The province's way of dealing with inadequate service levels has been to
limit eligibility to those seniors with higher-level needs. As a result, the
vital prevention and early intervention role of home and community health
care is undermined. The government's failure to maintain (let alone
increase) access levels means many seniors have to rely on family members
for care or simply go without.
Too often, seniors living at home get access to the residential and other
community health services they need only after being admitted to hospital.
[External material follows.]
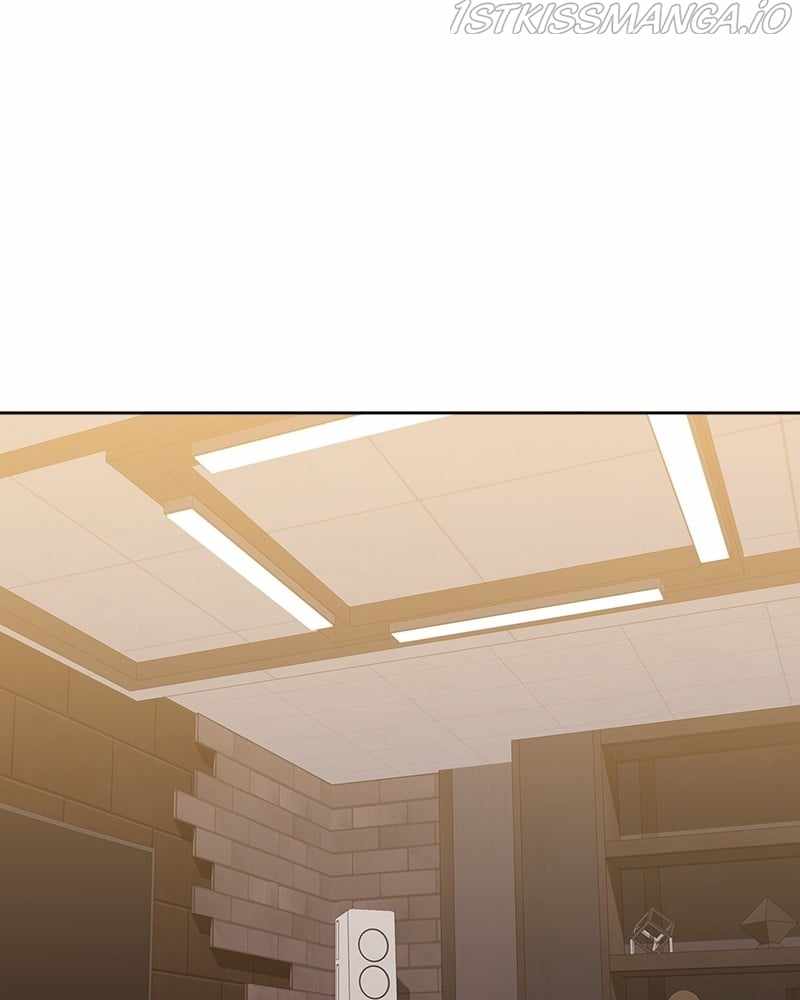 From Now On, Romance Ch.41 p53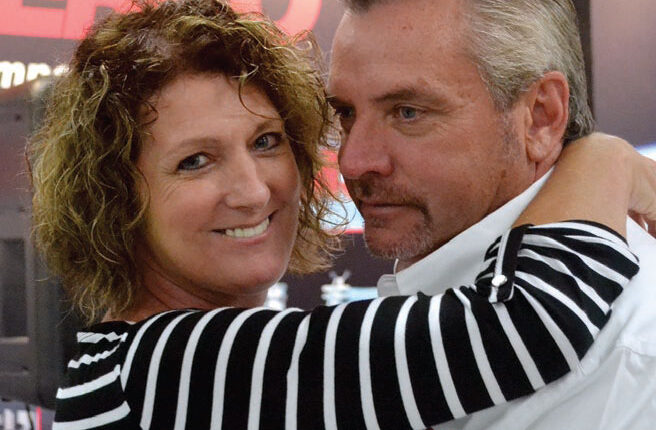 50-aniversario-Terco_2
Being in hospital is hard on the frail elderly. It blocks beds that could be
used by other patients who genuinely require acute care services. And it's
extremely expensive.
Providing effective community-based health care to seniors is not an
impossible challenge. Adequate funding is an important part of the solution,
but so is better coordination of services. A number of successful and
innovative programs are in place in communities across B.C. These programs
bring different care providers together to better coordinate, monitor and
deliver care to the frail elderly. While these innovations hold much
promise, they remain at the margins -- isolated pockets of excellence in the
midst of a home and community care system that is largely in decline. If
they are to make a difference, they will need to be scaled up and introduced
provincewide.
What we need in this election is not more hot air about bed numbers. We need
leadership and a commitment to transparency, public consultation, good
planning and increased access to seniors' care.
Jeremy Tate is a former director of health facilities planning at the
Capital Regional District in Victoria. Marcy Cohen is a research associate
with the Canadian Centre for Policy Alternatives.